We should endeavor to more effectively define and communicate about what shared governance is and means for UMW. What do we believe about shared governance and consequently how does that influence the way we think, talk, and act?  Using the “Great Colleges to Work For” instrument, such a definition would involve clearly stated roles/vision with respect to (a) decision making, (b) planning, (c) collaboration, and (d) communication. In order to make progress in this area, the working group has outlined three strategies:

Recommended Actions


  • Governance interoperability: Are there ways to enhance SAC-UFC through the following: (1) ex officio memberships to support cross-pollination, (2) a reexamination of the mission of SAC, (3) an expansion of SAC to cover all employees, and (4) a regular standing role for the President at SAC meetings (and Chief of Staff attendance in their absence)?
  • Leadership Council: This should be a problem solving body, rather than a reporting forum and there should be a greater institutional awareness that such a group exists and what it does. Reports could be forwarded in advance and the monthly meetings would more appropriately be spent in conversation on challenging issues (e.g. master planning, diversity and inclusion,
  • On-boarding: New employee on-boarding should be enhanced so that all employees understand what UMW believes about shared governance and the ways in which structures such as the Board, Cabinet, Leadership Council, UFC, and SAC function.

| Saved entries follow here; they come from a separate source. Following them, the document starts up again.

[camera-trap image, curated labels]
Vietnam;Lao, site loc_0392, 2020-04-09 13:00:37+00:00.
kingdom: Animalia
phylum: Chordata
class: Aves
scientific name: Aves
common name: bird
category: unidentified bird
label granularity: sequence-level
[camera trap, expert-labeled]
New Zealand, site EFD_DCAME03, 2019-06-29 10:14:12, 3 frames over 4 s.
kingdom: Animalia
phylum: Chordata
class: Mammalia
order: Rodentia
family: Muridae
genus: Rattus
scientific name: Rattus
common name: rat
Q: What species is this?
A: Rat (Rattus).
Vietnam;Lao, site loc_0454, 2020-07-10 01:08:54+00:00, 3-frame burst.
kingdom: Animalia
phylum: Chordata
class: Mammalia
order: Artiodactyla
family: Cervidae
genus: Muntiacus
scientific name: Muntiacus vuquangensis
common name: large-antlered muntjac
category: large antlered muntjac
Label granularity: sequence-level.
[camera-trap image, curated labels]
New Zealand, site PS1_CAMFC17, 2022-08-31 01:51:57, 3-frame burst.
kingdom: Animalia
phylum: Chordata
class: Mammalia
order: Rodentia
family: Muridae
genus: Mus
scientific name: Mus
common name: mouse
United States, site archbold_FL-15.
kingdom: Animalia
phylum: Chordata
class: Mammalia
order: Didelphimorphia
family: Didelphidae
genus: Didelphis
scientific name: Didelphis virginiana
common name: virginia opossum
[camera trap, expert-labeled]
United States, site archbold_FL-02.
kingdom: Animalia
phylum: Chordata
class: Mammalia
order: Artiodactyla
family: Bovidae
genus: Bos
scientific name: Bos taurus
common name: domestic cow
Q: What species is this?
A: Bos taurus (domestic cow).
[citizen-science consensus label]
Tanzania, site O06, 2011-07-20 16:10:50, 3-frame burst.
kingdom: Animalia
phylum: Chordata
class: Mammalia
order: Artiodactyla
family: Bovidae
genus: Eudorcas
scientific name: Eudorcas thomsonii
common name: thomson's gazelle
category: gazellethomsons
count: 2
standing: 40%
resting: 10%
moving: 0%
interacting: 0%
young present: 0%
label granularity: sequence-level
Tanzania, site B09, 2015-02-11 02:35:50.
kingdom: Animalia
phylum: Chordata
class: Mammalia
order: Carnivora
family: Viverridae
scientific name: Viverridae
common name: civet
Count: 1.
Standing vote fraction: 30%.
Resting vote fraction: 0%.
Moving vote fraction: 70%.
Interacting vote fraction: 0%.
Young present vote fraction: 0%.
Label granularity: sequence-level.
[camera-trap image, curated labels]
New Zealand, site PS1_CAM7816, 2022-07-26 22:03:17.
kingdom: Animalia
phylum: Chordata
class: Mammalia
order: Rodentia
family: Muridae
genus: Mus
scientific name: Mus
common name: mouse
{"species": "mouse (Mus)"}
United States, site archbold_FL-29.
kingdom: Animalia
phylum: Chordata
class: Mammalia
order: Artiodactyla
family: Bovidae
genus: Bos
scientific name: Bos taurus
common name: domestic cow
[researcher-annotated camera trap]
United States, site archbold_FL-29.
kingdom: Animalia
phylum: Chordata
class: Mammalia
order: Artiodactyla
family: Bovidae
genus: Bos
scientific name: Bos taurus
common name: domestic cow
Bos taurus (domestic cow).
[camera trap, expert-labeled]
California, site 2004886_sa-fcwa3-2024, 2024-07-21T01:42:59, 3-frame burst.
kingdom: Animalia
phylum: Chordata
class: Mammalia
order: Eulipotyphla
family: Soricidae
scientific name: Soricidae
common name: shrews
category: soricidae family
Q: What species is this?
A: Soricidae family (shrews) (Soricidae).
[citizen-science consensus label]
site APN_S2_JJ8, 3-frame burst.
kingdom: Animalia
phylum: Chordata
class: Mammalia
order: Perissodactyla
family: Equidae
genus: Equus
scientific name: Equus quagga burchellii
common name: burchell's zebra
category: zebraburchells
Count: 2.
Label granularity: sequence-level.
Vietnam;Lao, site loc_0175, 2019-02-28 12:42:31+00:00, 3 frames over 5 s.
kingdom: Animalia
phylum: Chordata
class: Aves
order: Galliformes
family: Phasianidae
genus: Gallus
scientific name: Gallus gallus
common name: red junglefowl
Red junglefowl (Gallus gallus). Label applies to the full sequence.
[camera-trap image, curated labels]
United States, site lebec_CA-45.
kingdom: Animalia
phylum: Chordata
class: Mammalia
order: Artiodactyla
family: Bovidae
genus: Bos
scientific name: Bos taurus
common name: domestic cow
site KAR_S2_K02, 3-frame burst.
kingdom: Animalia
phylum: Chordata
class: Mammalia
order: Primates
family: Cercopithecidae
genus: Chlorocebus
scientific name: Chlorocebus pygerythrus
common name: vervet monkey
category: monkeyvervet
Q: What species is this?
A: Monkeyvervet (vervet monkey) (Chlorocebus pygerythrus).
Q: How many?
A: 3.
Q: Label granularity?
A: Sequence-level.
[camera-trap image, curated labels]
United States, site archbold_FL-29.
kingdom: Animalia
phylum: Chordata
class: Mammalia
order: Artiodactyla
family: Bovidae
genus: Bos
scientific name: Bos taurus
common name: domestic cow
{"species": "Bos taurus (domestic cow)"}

Enhance Communication Channels

  • E-newsletter silo: The SAC newsletter should be sent to all faculty and the Provost’s newsletter should go to all employees.
  • Enhanced divisional coordination: Each division should create a communication plan that includes a clear understanding among middle management about the expectations for upstream and downstream and downstream communication.

Executive Decision Making

  • There needs to be a clearer sense of (1) when issues are taken up at the cabinet level, (2) how they are resolved, (3) the ways in which we provide individuals with the language (“why”) they need when a decision has been made, (4) and what is done to assess and judge those decisions to improve institutional effectiveness.